Part One of Shoe Dog began after Knight’s graduation at twenty-four from Stanford Business School, with him embarking on what wound up being a solo backpacking trip through Asia, Europe, and Africa. Additionally, he went to Japan to try to start a business importing running shoes, based off a research paper written in an MBA entrepreneurship class. Knight visited the Japanese company Onitsuka, maker of Tiger shoes, convinced them he had an importing company called Blue Ribbon Sports, and placed an order for $50 in shoes. Knight then continued on with his journey around the world, from which he seemed to gain a great deal, and wrote in Shoe Dog of how he early on knew he wanted his work to be play, something where he could hopefully feel what athletes feel while competing.
After returning to Oregon from his trip, Knight was counseled by a friend of his father to get his CPA so that he'd have "a floor under his earnings," enrolled in three classes at Portland State and nine credit hours later took a job at an accounting firm. Knight noted that while later staffing his own company, he tended to hire a number of accountants and lawyers, both for the thinking skills they had acquired and that they showed they could pass a difficult test.

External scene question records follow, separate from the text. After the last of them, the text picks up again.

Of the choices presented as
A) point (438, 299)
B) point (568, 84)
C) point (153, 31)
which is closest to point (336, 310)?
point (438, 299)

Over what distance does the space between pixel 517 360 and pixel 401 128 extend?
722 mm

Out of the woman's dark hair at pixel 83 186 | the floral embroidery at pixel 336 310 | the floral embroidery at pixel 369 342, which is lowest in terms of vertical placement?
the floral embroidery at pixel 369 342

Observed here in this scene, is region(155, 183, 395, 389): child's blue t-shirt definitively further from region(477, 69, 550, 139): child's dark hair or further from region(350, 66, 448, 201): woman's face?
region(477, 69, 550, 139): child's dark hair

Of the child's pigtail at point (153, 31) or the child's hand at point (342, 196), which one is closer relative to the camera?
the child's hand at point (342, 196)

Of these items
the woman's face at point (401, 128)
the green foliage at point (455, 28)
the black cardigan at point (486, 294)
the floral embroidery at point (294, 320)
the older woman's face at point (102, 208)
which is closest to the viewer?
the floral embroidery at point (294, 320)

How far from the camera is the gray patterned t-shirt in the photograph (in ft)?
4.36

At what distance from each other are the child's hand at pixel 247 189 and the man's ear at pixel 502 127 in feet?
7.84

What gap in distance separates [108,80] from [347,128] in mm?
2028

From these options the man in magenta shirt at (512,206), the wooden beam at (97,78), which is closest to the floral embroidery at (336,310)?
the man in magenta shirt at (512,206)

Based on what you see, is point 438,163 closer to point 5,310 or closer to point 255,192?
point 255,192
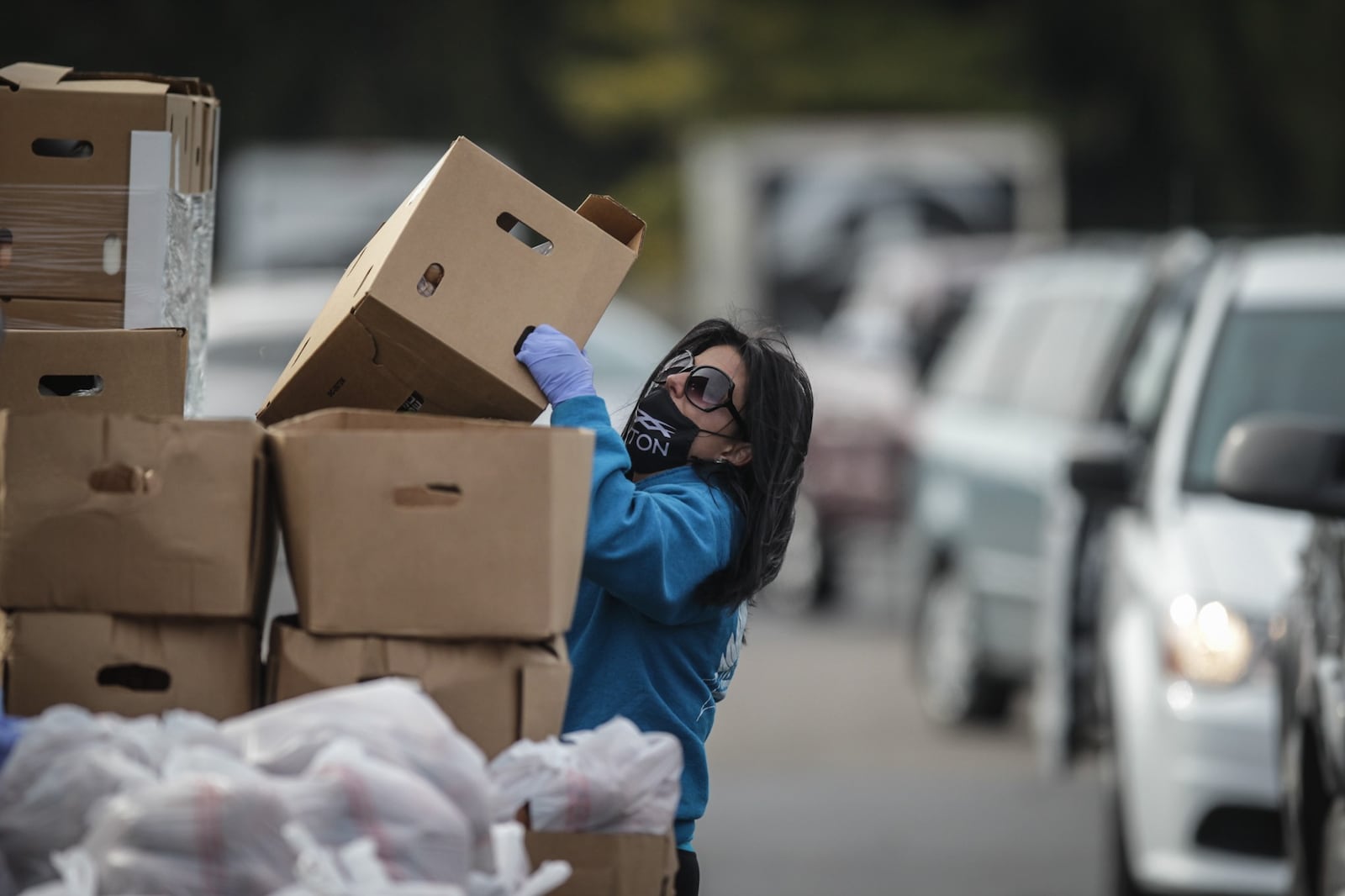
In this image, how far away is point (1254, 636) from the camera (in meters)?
5.55

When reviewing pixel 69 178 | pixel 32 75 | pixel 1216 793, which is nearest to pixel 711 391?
pixel 69 178

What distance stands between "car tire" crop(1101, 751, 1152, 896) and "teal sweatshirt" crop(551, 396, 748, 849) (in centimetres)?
307

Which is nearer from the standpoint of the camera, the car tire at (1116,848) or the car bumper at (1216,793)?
the car bumper at (1216,793)

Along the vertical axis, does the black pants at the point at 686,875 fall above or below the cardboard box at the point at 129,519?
below

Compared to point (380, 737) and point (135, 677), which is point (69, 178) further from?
point (380, 737)

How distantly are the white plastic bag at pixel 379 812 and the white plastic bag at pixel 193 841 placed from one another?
44 millimetres

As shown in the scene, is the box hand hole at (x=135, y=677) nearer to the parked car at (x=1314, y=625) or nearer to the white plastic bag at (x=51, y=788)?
the white plastic bag at (x=51, y=788)

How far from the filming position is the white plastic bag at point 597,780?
259 cm

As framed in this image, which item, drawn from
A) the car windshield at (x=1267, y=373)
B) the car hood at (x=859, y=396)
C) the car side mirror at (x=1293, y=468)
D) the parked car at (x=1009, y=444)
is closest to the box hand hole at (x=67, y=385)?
the car side mirror at (x=1293, y=468)

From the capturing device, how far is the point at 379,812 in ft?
7.45

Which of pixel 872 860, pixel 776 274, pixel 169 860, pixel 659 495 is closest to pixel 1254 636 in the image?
pixel 872 860

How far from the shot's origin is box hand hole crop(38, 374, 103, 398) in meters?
3.15

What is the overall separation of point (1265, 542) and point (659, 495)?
11.0 ft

The shoes from Onitsuka arrived in December 1964 and Knight sent a couple of pairs to the track coach from his Oregon undergrad days, Bill Bowerman, who went in with him on the business, 49% to Knight's 51%. Knight placed a large order with Onitsuka and then quit his job at the accounting firm to sell shoes out of his car and hired Jeff Johnson as his first sales rep for Blue Ribbon. While the company was growing fast, cash on hand was always a problem and Knight took a job with another accounting firm, Price Waterhouse, with this one requiring less hours so he could continue growing Blue Ribbon at the same time. Additionally, he in this role met Del Hayes, who would work for Knight for years, and got experience learning what caused some companies to succeed, and others to fail. It was also interesting to read of how Knight spent so much time in a traditional job, while still growing his company outside of that. Blue Ribbon continued expanding and to free up more time, Knight left the firm for a job at Portland State, teaching accounting and it's maxim of assets equals liabilities plus equity, a principle Knight was often up against.
One quote about business that stuck with Knight was "don't tell people how to do things, tell them what to do and let them surprise you with their results," and also of note from Shoe Dog was how many different times the company could have gone under, and still made it through. There were various inflection points and Knight battled in business like it was a race, one taking every ounce from him.
As Blue Ribbon continued to grow, it made a deal with a Japanese trading company, Nissho Iwai, and while Onitsuka was considering dropping Blue Ribbon as it's U.S. distributor, Knight made a football shoe in a factory in Mexico, and under the name Nike. A legal battle later ensued with Onitsuka and while it was settled in 1974, Nike battled supply and demand issues with the new waffle trainer shoe a huge hit. Then in 1975 the company had a cash crunch and lost it's local banking partner, with the relationship with the trading company saving the day and keeping them in business as Nissho paid the Oregon bank in full. Then after getting past this hurdle, Nike received a letter from the U.S. Customs Service saying they owed $25M in retroactive import duties, as the result of orchestration by competitors. A lengthy back and back with the government ensued and after a settlement of $9M was reached, Nike was able to continue forward, with going public at least in part to finally get past it's constant cash flow issues.
The ending of Shoe Dog is heavily about Knight's sons, including his first born Matthew, who as an adult died in a scuba diving accident, and the final chapter beautifully written and really brought everything together as a poignant and compelling read.